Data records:

►

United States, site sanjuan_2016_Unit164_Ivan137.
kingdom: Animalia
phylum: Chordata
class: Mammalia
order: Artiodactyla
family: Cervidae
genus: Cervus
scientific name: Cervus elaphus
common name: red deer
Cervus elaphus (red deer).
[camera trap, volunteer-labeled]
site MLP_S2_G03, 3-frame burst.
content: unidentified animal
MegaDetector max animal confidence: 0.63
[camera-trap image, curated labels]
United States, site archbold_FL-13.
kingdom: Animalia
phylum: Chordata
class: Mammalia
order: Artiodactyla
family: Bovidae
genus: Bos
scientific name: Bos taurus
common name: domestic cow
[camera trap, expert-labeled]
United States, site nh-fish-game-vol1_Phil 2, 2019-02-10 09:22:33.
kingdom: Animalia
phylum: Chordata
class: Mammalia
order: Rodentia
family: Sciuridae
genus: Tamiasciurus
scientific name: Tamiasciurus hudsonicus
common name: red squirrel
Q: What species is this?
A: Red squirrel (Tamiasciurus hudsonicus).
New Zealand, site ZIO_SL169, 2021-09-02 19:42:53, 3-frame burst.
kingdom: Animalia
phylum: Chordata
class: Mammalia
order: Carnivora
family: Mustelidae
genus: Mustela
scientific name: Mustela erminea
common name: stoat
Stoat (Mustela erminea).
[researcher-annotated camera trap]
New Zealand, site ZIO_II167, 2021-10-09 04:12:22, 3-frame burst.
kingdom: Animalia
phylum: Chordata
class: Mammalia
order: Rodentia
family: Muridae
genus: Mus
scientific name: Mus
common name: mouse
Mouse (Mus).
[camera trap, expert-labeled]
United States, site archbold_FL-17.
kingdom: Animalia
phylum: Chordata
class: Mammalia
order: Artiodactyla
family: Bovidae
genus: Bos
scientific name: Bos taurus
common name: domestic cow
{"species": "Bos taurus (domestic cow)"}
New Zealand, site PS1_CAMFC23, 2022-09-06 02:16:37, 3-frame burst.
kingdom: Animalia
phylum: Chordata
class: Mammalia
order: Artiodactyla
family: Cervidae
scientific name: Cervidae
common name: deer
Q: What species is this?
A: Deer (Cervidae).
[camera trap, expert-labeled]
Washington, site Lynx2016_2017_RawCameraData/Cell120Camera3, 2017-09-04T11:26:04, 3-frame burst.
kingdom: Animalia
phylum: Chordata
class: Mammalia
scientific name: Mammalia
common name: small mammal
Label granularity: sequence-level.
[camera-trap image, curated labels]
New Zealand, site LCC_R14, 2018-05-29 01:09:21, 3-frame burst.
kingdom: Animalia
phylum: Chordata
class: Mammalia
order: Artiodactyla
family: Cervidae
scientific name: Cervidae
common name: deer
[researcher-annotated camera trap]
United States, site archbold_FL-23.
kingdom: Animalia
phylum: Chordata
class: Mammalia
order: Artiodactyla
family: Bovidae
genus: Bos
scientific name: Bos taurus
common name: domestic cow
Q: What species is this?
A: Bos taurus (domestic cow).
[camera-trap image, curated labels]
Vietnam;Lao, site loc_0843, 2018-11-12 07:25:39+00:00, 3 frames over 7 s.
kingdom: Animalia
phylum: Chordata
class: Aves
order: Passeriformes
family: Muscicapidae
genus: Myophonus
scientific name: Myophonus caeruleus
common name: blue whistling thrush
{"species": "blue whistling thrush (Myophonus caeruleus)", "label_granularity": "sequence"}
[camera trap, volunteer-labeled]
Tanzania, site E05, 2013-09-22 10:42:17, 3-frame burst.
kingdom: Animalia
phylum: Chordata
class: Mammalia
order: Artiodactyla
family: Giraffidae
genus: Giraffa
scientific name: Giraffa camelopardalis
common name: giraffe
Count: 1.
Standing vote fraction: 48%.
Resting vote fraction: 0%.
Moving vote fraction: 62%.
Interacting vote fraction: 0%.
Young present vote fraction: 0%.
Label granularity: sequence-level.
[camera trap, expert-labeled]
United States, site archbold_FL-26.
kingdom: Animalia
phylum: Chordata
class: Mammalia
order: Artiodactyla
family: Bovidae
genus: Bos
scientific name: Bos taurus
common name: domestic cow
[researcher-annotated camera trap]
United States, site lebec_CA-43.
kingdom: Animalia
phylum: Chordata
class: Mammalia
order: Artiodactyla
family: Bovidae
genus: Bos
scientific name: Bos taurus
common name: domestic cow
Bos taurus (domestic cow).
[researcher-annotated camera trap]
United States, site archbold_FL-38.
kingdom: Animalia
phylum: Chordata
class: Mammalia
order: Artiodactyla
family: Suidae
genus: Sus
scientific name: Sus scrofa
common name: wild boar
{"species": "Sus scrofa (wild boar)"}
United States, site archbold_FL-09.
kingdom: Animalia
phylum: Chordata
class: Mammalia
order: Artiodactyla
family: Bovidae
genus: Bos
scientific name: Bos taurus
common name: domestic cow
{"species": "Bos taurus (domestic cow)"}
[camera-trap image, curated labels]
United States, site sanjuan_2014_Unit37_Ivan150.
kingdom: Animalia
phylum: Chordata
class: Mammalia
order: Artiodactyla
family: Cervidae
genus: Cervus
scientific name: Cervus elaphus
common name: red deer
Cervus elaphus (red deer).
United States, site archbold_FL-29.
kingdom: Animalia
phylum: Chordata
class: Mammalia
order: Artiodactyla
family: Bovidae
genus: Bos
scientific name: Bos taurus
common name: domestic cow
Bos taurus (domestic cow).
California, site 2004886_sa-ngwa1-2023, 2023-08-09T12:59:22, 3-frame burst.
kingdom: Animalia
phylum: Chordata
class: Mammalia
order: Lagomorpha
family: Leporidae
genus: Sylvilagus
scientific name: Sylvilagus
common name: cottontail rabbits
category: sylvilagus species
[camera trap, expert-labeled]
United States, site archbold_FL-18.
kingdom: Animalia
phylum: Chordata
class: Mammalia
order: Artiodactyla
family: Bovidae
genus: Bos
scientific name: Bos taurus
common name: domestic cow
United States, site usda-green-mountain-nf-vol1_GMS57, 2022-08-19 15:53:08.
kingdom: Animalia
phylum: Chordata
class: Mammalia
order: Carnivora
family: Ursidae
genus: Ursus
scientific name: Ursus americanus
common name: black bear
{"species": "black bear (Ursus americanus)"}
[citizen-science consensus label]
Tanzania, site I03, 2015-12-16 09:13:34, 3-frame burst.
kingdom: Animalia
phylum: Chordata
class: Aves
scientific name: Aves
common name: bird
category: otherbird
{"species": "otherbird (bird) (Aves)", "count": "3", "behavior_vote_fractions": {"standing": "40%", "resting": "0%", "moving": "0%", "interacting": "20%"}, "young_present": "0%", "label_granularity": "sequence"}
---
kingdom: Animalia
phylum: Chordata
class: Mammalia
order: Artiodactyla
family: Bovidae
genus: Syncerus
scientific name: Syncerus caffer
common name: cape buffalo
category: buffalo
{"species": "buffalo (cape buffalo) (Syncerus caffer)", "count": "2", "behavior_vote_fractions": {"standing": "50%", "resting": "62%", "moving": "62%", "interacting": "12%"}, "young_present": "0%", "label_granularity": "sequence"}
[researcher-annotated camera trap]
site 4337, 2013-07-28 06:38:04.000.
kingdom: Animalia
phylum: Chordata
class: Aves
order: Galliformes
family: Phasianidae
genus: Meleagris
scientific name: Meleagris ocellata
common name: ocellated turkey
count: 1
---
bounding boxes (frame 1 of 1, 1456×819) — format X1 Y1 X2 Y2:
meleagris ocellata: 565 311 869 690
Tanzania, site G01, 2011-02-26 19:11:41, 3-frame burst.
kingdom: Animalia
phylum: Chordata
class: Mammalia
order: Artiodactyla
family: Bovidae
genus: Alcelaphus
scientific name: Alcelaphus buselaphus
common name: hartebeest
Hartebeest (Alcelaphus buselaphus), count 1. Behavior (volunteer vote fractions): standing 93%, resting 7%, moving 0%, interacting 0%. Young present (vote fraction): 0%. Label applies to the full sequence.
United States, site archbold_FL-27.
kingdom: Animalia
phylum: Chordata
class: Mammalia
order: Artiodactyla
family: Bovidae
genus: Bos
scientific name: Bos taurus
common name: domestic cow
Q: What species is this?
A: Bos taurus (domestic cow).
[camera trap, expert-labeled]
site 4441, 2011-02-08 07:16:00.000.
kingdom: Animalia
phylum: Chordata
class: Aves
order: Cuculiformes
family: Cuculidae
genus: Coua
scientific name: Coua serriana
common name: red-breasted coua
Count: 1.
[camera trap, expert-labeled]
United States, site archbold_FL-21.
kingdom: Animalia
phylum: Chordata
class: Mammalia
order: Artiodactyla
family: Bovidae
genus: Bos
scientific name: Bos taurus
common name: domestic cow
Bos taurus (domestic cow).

◄

Task directions
Each line of the data that holds "buffalo" should be copied.

Exercise output
common name: cape buffalo
category: buffalo
{"species": "buffalo (cape buffalo) (Syncerus caffer)", "count": "2", "behavior_vote_fractions": {"standing": "50%", "resting": "62%", "moving": "62%", "interacting": "12%"}, "young_present": "0%", "label_granularity": "sequence"}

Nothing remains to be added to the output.